- Assigned task
Look below for the line containing "Baby orangutans on the way to school". Write out that line and the rest through the last one, exactly as they appear, but without pictures.
=== The data ===
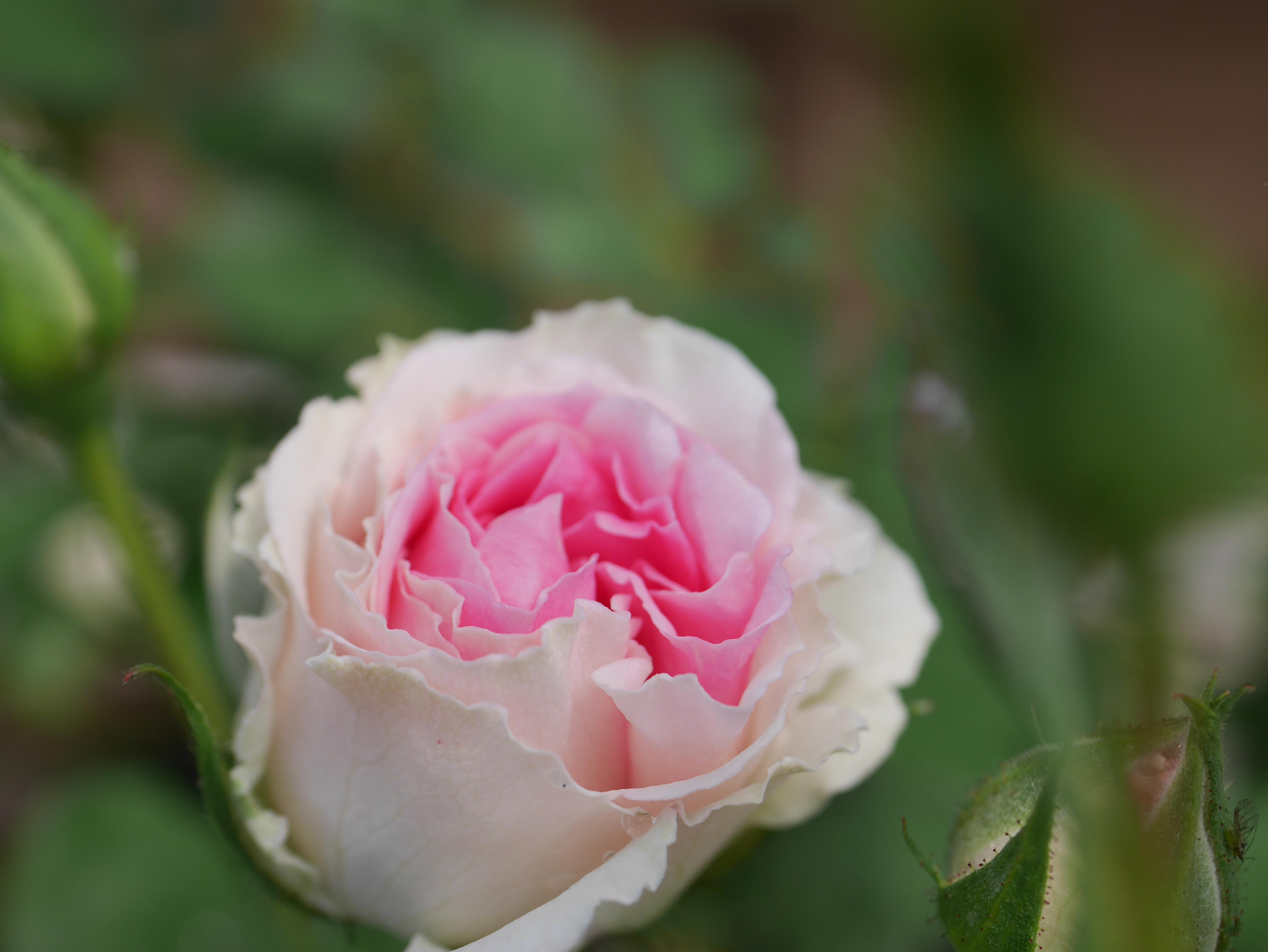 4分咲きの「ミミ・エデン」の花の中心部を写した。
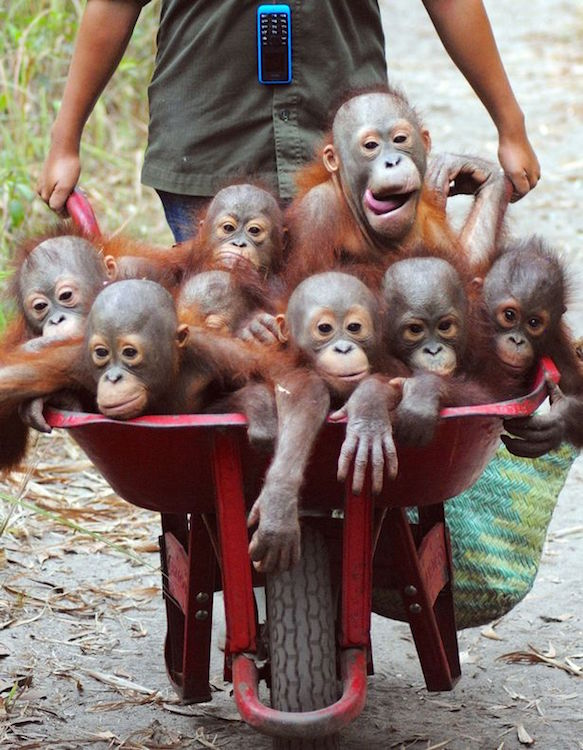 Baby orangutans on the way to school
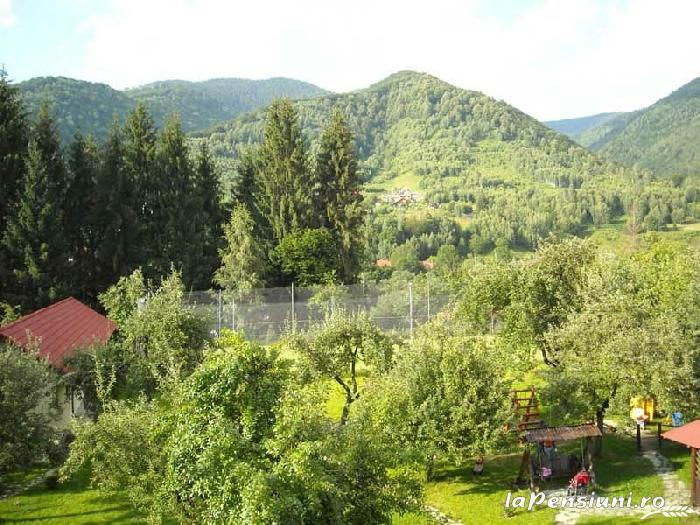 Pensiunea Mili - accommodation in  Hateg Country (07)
===
- Response area
 Baby orangutans on the way to school
 Pensiunea Mili - accommodation in  Hateg Country (07)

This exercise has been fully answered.